Example — audit log aggregator

use cloacina_macros::batch_accumulator;
use serde::{Deserialize, Serialize};

#[derive(Debug, Clone, Serialize, Deserialize)]
pub struct AuditEvent {
    pub user_id: String,
    pub action: String,
    pub timestamp_ms: u64,
}

#[derive(Debug, Clone, Serialize, Deserialize)]
pub struct AuditBatch {
    pub events: Vec<AuditEvent>,
    pub event_count: usize,
}

#[batch_accumulator(flush_interval = "1s", max_buffer_size = 500)]
fn aggregate_audit(events: Vec<AuditEvent>) -> Option<AuditBatch> {
    if events.is_empty() {
        return None;
    }
    let count = events.len();
    Some(AuditBatch { events, event_count: count })
}

The macro generates AggregateAuditAccumulator. Run it with batch_accumulator_runtime:

use cloacina::computation_graph::accumulator::{
    batch_accumulator_runtime, flush_signal, AccumulatorContext, BatchAccumulatorConfig,
};
use std::time::Duration;

// Create the flush signal — reactor holds the sender end
let (flush_tx, flush_rx) = flush_signal();

let (socket_tx, socket_rx) = tokio::sync::mpsc::channel(256);

let ctx = AccumulatorContext {
    output: boundary_sender,
    name: "aggregate_audit".to_string(),
    shutdown: shutdown_rx.clone(),
    checkpoint: None,
    health: None,
};

let config = BatchAccumulatorConfig {
    flush_interval: Some(Duration::from_secs(1)),
    max_buffer_size: Some(500),
};

tokio::spawn(batch_accumulator_runtime(
    AggregateAuditAccumulator,
    ctx,
    socket_rx,
    flush_rx,
    config,
));

// Pass flush_tx to Reactor::with_batch_flush_senders so the reactor
// triggers a flush after each graph execution.

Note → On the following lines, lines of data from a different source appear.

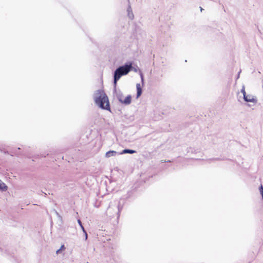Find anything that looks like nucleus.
<instances>
[{
    "instance_id": "1",
    "label": "nucleus",
    "mask_w": 263,
    "mask_h": 263,
    "mask_svg": "<svg viewBox=\"0 0 263 263\" xmlns=\"http://www.w3.org/2000/svg\"><path fill=\"white\" fill-rule=\"evenodd\" d=\"M94 100L96 104L102 109L110 110L108 99L106 94L102 90H97L94 94Z\"/></svg>"
},
{
    "instance_id": "2",
    "label": "nucleus",
    "mask_w": 263,
    "mask_h": 263,
    "mask_svg": "<svg viewBox=\"0 0 263 263\" xmlns=\"http://www.w3.org/2000/svg\"><path fill=\"white\" fill-rule=\"evenodd\" d=\"M133 68L132 63L129 62L117 68L114 74V84L116 85L118 81L123 76L127 74Z\"/></svg>"
},
{
    "instance_id": "9",
    "label": "nucleus",
    "mask_w": 263,
    "mask_h": 263,
    "mask_svg": "<svg viewBox=\"0 0 263 263\" xmlns=\"http://www.w3.org/2000/svg\"><path fill=\"white\" fill-rule=\"evenodd\" d=\"M117 208H118V217L119 216V213L121 212L122 208H123V205H120V204L119 203L118 205V206H117Z\"/></svg>"
},
{
    "instance_id": "7",
    "label": "nucleus",
    "mask_w": 263,
    "mask_h": 263,
    "mask_svg": "<svg viewBox=\"0 0 263 263\" xmlns=\"http://www.w3.org/2000/svg\"><path fill=\"white\" fill-rule=\"evenodd\" d=\"M136 151L132 149H125L123 150L119 154H134L135 153Z\"/></svg>"
},
{
    "instance_id": "10",
    "label": "nucleus",
    "mask_w": 263,
    "mask_h": 263,
    "mask_svg": "<svg viewBox=\"0 0 263 263\" xmlns=\"http://www.w3.org/2000/svg\"><path fill=\"white\" fill-rule=\"evenodd\" d=\"M78 222L79 226H80L81 228L82 229L83 232H85V230L84 229V227L82 225L81 221L80 219H78Z\"/></svg>"
},
{
    "instance_id": "11",
    "label": "nucleus",
    "mask_w": 263,
    "mask_h": 263,
    "mask_svg": "<svg viewBox=\"0 0 263 263\" xmlns=\"http://www.w3.org/2000/svg\"><path fill=\"white\" fill-rule=\"evenodd\" d=\"M133 192L132 191H128L127 192V196L125 197H124V199H128L132 196Z\"/></svg>"
},
{
    "instance_id": "6",
    "label": "nucleus",
    "mask_w": 263,
    "mask_h": 263,
    "mask_svg": "<svg viewBox=\"0 0 263 263\" xmlns=\"http://www.w3.org/2000/svg\"><path fill=\"white\" fill-rule=\"evenodd\" d=\"M117 152L115 151H110L106 153L105 157L106 158H109L111 156H116L117 154Z\"/></svg>"
},
{
    "instance_id": "16",
    "label": "nucleus",
    "mask_w": 263,
    "mask_h": 263,
    "mask_svg": "<svg viewBox=\"0 0 263 263\" xmlns=\"http://www.w3.org/2000/svg\"><path fill=\"white\" fill-rule=\"evenodd\" d=\"M84 233L85 234V240H86L87 239V234L86 231L85 232H84Z\"/></svg>"
},
{
    "instance_id": "15",
    "label": "nucleus",
    "mask_w": 263,
    "mask_h": 263,
    "mask_svg": "<svg viewBox=\"0 0 263 263\" xmlns=\"http://www.w3.org/2000/svg\"><path fill=\"white\" fill-rule=\"evenodd\" d=\"M240 72H241V70H240V71L238 72V74H237V77H236V80H237V79H239V75H240Z\"/></svg>"
},
{
    "instance_id": "17",
    "label": "nucleus",
    "mask_w": 263,
    "mask_h": 263,
    "mask_svg": "<svg viewBox=\"0 0 263 263\" xmlns=\"http://www.w3.org/2000/svg\"><path fill=\"white\" fill-rule=\"evenodd\" d=\"M132 70H134L136 72H137V69H136V68H134L133 67V68H132Z\"/></svg>"
},
{
    "instance_id": "3",
    "label": "nucleus",
    "mask_w": 263,
    "mask_h": 263,
    "mask_svg": "<svg viewBox=\"0 0 263 263\" xmlns=\"http://www.w3.org/2000/svg\"><path fill=\"white\" fill-rule=\"evenodd\" d=\"M243 99L247 102H252L253 103H256L257 101L256 97L251 95H245Z\"/></svg>"
},
{
    "instance_id": "5",
    "label": "nucleus",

The reactor signals the flush sender after every successful graph execution. The timer and size threshold serve as fallbacks. On shutdown, any remaining buffered events are flushed automatically.


Health states

All accumulator types report health through a watch::Receiver<AccumulatorHealth>. The states are:

State Meaning
Starting Loading checkpoint from DAL
Connecting Checkpoint loaded, connecting to broker (stream only)
Live Processing events and pushing boundaries
Disconnected Lost broker connection, retrying (stream only)
SocketOnly No active source — healthy by definition (passthrough)

Pass a health sender via AccumulatorContext::health to enable reporting. The reactor uses these receivers to gate its own startup and detect degraded mode.